I love history, and I inhale great historical fiction. Arms of Deliverance, the newest book from my friend Tricia Goyer, is such a book. You can read Chapter One of the book at Tricia’s blog Real Life.
I’ve had the privilege of watching Tricia write several other books. It’s delightful to watch an idea develop into a complete book. To give you an idea of how she did that with this book, here’s insight from Tricia on how she wrote the book:
The idea for Arms of Deliverance came one day as I was researching for my novel Night Song. I was watching a video that talked about Lebensborn homes in Nazi Europe. These were homes where young women birthed children for the Reich. After all, to have a “Thousand Year Reich” the Germans needed future Aryans. That was the first layer of the story.
The second layer came when I was researching my novel, Dawn of a Thousand Nights. First, I was studying these amazing women who risked their lives during WWII. (Dawn of a Thousand Nights involved female pilots who ferried US planes around the country.) Other brave women who risked their lives were female war reporters, and I knew I wanted to write a story about them. This sparked my interest too.
Throw in my intrigue of B-17 bomber crews over Europe, and you have the first three elements of Arms of Deliverance. The fourth is a Nazi officer in search for . . . well, you’ll have to read the novel to find out!
The first thing I did when I started researching was to check to see if I could find any veterans who were there. I got a hold of an amazing group of men with the 91st Bomb Group. I couldn’t have asked for a better group of guys. You can check them out at their website (http://www.91stbombgroup.com/). Be sure to take time to look at the photos and read the TRUE stories from the 91st!
The men gave me all types of information. They gave me the details of exact flights, actual photographs from that time, and they shared their personal experiences and stories.
Of course, God always surprises me with “abundantly more than I ask for or imagine” when it comes to research for these stories. Here’s one of those God-gifts:
One thing you may remember from photos of old bombers is the nose art, which highlighted the bomber’s name. During my writing, I kept praying for the perfect name for my bomber—something to tie into the book.
During my research I met a veteran from the 91st Bomb Group named Jack Gaffney. Out of the blue, Jack suggested I use the name “Destiny’s Child.” (This came years before the music group!) You see, Jack was a ground crew member and a nose-art artist. He painted the nose art “Destiny’s Child” and other B-17 Bombers.
At the time, Jack had no idea of premise of my novel included the Lebensborn homes and a special child. Is that cool or what?!
To see Jack’s nose art, go here.
Okay, here’s just one more cool story . . .
I’d previously read books about the underground resistance in Belgium, and I knew I wanted to include that in this novel too. In order for that to work, I need to set my novel in a Lebensborn home in Belgium. There was only one of these birthing homes in all of Belgium, yet I could find very little information about it from books or the Internet.
One day I was praying about how to get information, and God reminded me I knew someone from Belgium.

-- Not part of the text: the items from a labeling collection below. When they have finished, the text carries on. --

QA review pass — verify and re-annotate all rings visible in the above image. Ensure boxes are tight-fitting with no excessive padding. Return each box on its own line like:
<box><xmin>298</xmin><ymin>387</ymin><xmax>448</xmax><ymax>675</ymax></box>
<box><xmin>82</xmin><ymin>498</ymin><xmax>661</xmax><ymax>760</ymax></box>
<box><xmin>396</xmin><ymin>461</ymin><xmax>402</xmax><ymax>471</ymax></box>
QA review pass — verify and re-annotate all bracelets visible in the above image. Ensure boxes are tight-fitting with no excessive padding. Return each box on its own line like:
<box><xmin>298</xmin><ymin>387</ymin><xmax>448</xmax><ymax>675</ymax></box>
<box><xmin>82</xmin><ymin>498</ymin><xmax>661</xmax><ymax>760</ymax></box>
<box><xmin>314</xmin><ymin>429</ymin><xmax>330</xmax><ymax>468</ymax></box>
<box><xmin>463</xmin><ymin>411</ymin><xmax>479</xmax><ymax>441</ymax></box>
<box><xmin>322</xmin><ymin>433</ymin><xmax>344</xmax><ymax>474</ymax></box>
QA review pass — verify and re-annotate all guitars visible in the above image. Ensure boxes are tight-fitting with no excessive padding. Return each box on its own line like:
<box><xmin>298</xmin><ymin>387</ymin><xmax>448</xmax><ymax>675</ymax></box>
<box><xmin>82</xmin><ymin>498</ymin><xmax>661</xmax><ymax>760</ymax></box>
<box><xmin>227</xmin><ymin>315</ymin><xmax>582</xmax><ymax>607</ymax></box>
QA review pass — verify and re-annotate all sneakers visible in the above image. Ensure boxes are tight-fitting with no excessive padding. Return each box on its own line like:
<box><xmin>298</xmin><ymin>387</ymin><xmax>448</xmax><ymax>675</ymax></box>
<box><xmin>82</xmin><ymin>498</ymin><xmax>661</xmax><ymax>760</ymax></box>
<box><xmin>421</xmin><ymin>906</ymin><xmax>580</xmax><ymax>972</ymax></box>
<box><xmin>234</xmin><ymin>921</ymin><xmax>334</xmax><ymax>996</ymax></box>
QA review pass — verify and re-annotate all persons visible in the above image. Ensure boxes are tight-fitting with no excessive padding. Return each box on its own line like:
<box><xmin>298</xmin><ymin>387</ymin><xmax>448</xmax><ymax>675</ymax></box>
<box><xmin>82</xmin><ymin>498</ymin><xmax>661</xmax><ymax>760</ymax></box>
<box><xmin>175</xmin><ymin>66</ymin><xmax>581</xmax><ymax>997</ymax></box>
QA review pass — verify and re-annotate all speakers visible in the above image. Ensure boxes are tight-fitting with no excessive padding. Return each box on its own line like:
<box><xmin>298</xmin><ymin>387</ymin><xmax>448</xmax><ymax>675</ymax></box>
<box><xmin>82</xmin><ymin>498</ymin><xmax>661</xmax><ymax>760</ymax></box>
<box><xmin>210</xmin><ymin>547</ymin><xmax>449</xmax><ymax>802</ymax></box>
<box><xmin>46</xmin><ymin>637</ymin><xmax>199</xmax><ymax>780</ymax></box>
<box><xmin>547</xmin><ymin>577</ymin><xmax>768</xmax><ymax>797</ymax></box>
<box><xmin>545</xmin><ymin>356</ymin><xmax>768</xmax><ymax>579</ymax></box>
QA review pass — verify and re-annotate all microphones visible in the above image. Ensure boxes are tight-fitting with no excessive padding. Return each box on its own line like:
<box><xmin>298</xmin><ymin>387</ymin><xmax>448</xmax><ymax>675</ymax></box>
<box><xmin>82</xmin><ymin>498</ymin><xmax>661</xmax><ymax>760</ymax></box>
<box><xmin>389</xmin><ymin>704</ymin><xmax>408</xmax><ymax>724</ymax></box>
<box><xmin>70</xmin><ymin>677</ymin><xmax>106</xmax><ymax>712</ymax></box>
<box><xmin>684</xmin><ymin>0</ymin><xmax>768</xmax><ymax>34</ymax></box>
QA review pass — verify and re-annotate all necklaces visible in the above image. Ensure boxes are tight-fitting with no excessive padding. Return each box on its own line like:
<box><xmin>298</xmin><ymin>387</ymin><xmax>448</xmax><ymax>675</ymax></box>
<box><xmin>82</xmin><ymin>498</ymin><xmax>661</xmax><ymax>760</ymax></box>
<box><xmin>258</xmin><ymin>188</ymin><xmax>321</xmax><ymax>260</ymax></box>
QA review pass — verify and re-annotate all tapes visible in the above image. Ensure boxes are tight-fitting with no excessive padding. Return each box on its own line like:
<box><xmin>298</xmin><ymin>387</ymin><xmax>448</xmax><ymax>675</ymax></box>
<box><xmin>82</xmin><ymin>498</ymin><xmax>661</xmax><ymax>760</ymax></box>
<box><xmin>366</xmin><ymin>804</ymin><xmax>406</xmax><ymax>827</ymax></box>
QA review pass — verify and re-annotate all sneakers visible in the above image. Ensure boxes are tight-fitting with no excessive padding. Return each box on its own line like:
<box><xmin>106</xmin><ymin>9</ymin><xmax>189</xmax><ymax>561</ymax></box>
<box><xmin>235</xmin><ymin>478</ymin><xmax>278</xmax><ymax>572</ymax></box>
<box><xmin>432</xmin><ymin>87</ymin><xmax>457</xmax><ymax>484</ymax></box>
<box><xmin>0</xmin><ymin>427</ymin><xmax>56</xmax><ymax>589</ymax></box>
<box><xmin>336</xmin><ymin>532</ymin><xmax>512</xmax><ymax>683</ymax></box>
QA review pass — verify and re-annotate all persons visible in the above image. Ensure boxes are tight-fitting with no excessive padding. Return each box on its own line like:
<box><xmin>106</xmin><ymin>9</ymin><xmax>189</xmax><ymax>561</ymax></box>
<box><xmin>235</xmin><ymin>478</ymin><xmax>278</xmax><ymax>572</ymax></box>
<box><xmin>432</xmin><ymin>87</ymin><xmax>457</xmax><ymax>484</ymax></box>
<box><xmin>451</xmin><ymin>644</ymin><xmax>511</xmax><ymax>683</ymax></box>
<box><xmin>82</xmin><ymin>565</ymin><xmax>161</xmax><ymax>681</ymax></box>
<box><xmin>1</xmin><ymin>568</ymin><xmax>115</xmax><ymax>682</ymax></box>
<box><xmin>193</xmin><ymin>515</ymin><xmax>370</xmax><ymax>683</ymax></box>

I’d met a historian Roger Marquet at a World War II reunion. I emailed Roger and asked if he knew how I could find information on this home. “Oh, yes, I grew up in that town, and I knew the woman who manages the castle where the home used to be.”
Imagine that. I knew only one person in Belgium—someone I had met two years earlier—who had the exact information I needed. Is that another God thing, or what?!